-- OBJECTIVE --
Rewrite all of the records below, replacing every "person wearing face mask" with "person in a face mask" and keeping everything else unchanged. Leave the pictures out of your answer.

-- EXTRACTED DATA --

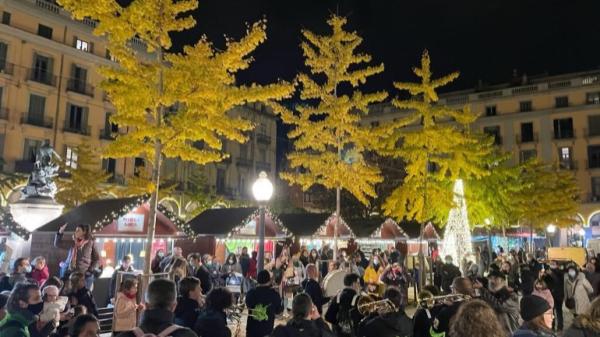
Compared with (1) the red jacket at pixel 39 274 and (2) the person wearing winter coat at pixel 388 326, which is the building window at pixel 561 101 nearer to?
(1) the red jacket at pixel 39 274

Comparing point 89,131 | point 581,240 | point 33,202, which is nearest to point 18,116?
point 89,131

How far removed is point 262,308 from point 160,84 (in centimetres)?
681

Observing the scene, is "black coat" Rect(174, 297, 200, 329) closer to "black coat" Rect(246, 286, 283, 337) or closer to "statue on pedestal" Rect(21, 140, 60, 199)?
"black coat" Rect(246, 286, 283, 337)

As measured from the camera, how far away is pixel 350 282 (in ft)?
23.4

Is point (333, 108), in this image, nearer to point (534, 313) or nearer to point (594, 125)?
point (534, 313)

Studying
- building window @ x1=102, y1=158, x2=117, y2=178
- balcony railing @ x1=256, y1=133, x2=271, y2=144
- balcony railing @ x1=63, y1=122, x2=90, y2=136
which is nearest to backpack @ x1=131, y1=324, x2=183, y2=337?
balcony railing @ x1=63, y1=122, x2=90, y2=136

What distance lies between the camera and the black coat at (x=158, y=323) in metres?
3.84

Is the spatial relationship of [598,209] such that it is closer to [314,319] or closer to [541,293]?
[541,293]

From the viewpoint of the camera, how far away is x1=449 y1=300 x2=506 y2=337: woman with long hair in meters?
3.42

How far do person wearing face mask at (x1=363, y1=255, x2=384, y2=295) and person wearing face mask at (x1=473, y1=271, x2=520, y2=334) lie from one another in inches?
72.1

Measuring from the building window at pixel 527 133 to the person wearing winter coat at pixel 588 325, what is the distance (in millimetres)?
49297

-- RESPONSE BELOW --
Compared with (1) the red jacket at pixel 39 274 and (2) the person wearing winter coat at pixel 388 326, which is the building window at pixel 561 101 nearer to?
(1) the red jacket at pixel 39 274

Comparing point 89,131 | point 581,240 | point 33,202, which is nearest to point 18,116?
point 89,131

How far removed is point 262,308 from point 160,84 (in centimetres)?
681

Observing the scene, is "black coat" Rect(174, 297, 200, 329) closer to "black coat" Rect(246, 286, 283, 337) or closer to "statue on pedestal" Rect(21, 140, 60, 199)?
"black coat" Rect(246, 286, 283, 337)

As measured from the camera, how far away is pixel 350 282 (in ft)?
23.4

Is point (333, 108), in this image, nearer to point (534, 313) or nearer to point (594, 125)?
point (534, 313)

Studying
- building window @ x1=102, y1=158, x2=117, y2=178
- balcony railing @ x1=256, y1=133, x2=271, y2=144
- balcony railing @ x1=63, y1=122, x2=90, y2=136
which is nearest to backpack @ x1=131, y1=324, x2=183, y2=337?
balcony railing @ x1=63, y1=122, x2=90, y2=136

What distance lies between the camera and the black coat at (x=158, y=323) in metres?
3.84

Is the spatial relationship of [598,209] such that it is closer to [314,319] or closer to [541,293]?
[541,293]

From the viewpoint of the camera, how far away is x1=449 y1=300 x2=506 y2=337: woman with long hair in meters?
3.42

How far do person in a face mask at (x1=363, y1=255, x2=384, y2=295) and person in a face mask at (x1=473, y1=271, x2=520, y2=334) lie from one another in inches?
72.1

Measuring from the building window at pixel 527 133 to the person wearing winter coat at pixel 588 325, what is the distance (in millimetres)?
49297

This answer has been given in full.